Given request :: Rewrite the data below with every instance of "gable vent" changed to "attic vent" and everything else left unchanged. Omit the pictures from your answer.

==========

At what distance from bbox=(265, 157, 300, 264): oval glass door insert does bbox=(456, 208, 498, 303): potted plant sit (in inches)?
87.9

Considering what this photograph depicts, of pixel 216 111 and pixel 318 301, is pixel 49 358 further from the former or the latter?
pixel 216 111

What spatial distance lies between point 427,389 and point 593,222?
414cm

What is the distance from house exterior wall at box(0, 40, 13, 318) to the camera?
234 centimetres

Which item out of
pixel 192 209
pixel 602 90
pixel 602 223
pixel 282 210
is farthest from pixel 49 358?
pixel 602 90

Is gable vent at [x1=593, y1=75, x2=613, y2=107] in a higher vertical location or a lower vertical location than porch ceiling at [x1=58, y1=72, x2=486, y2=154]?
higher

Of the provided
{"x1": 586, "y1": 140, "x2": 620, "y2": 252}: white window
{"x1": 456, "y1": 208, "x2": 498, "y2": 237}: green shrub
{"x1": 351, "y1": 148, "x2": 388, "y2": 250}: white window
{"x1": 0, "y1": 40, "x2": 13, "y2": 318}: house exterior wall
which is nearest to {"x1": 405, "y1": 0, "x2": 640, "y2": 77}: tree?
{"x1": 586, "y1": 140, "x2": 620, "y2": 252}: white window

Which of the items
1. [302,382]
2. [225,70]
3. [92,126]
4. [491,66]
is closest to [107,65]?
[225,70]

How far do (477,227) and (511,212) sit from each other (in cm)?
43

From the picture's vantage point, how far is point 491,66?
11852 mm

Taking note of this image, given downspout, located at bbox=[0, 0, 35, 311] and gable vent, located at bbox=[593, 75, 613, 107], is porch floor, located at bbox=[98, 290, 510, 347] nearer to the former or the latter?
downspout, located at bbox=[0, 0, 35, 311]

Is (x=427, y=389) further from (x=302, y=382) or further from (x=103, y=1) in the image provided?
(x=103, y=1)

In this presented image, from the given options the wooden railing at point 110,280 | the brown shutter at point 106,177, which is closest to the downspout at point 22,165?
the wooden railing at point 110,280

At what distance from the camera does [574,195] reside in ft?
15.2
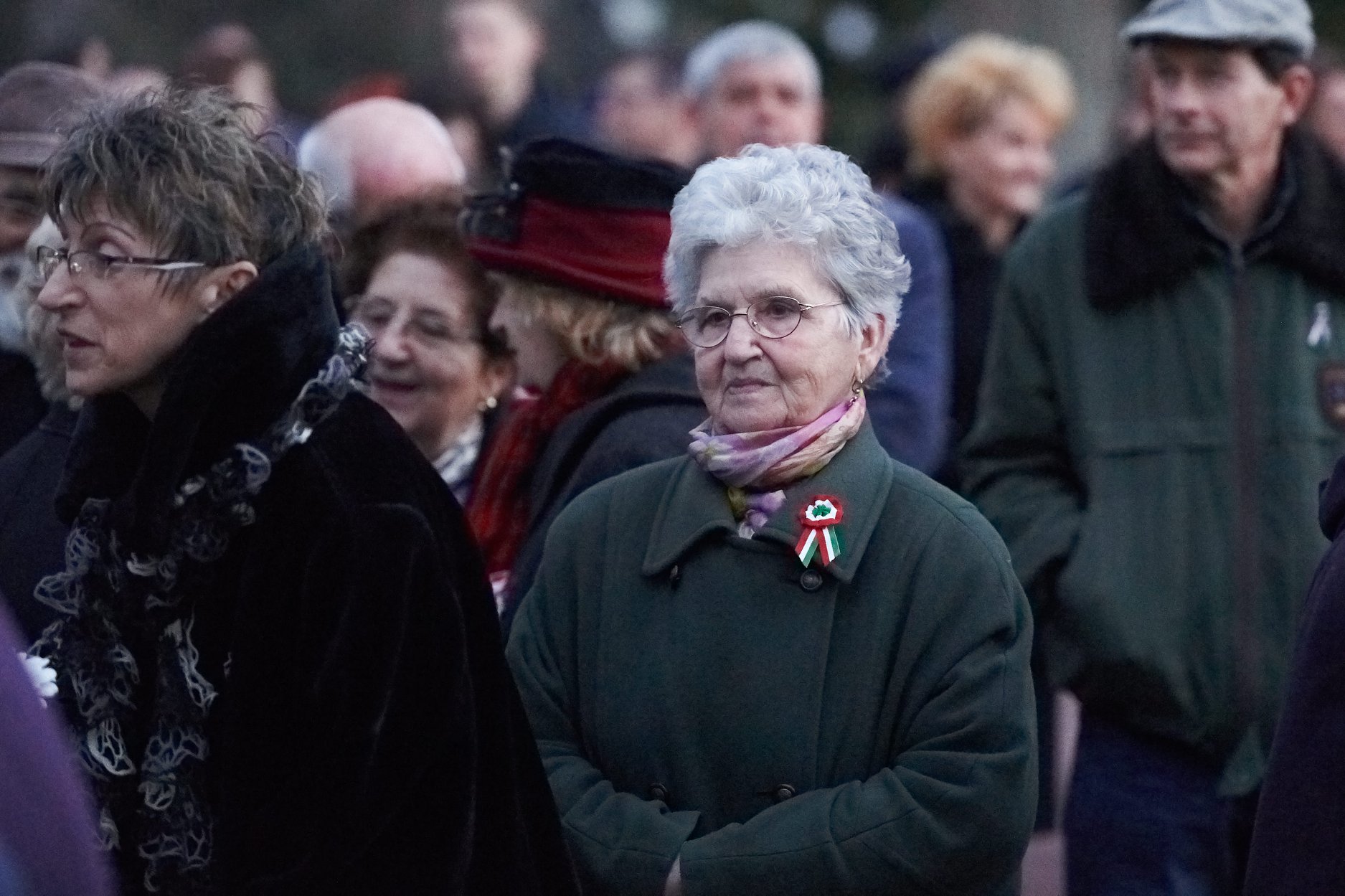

==========

Response to this exercise ::
At what distance from bbox=(265, 157, 300, 264): oval glass door insert does bbox=(456, 208, 498, 303): potted plant sit (in inches)?
87.9

Considering what this photograph depicts, of pixel 216 111 and pixel 318 301, is pixel 49 358 further from the former or the latter?
pixel 216 111

What spatial distance lies between point 427,389 and point 593,222?
414cm

What is the distance from house exterior wall at box(0, 40, 13, 318) to the camera?
234 centimetres

Which item out of
pixel 192 209
pixel 602 90
pixel 602 223
pixel 282 210
is farthest from pixel 49 358?
pixel 602 90

Is attic vent at [x1=593, y1=75, x2=613, y2=107] in a higher vertical location or a lower vertical location than porch ceiling at [x1=58, y1=72, x2=486, y2=154]?
higher

Of the provided
{"x1": 586, "y1": 140, "x2": 620, "y2": 252}: white window
{"x1": 456, "y1": 208, "x2": 498, "y2": 237}: green shrub
{"x1": 351, "y1": 148, "x2": 388, "y2": 250}: white window
{"x1": 0, "y1": 40, "x2": 13, "y2": 318}: house exterior wall
which is nearest to {"x1": 405, "y1": 0, "x2": 640, "y2": 77}: tree?
{"x1": 586, "y1": 140, "x2": 620, "y2": 252}: white window

Which of the items
1. [302,382]
2. [225,70]
3. [92,126]
4. [491,66]
is closest to [107,65]?
[225,70]

How far do (477,227) and (511,212) sit from each other (in cm)?
43

From the picture's vantage point, how far is point 491,66?
11852 mm

Taking note of this image, given downspout, located at bbox=[0, 0, 35, 311] and attic vent, located at bbox=[593, 75, 613, 107], is porch floor, located at bbox=[98, 290, 510, 347] nearer to the former or the latter?
downspout, located at bbox=[0, 0, 35, 311]

Is (x=427, y=389) further from (x=302, y=382) or further from (x=103, y=1) in the image provided?
(x=103, y=1)

In this presented image, from the given options the wooden railing at point 110,280 | the brown shutter at point 106,177, which is closest to the downspout at point 22,165?
the wooden railing at point 110,280

At what distance from the camera does [574,195] reside in ft?
15.2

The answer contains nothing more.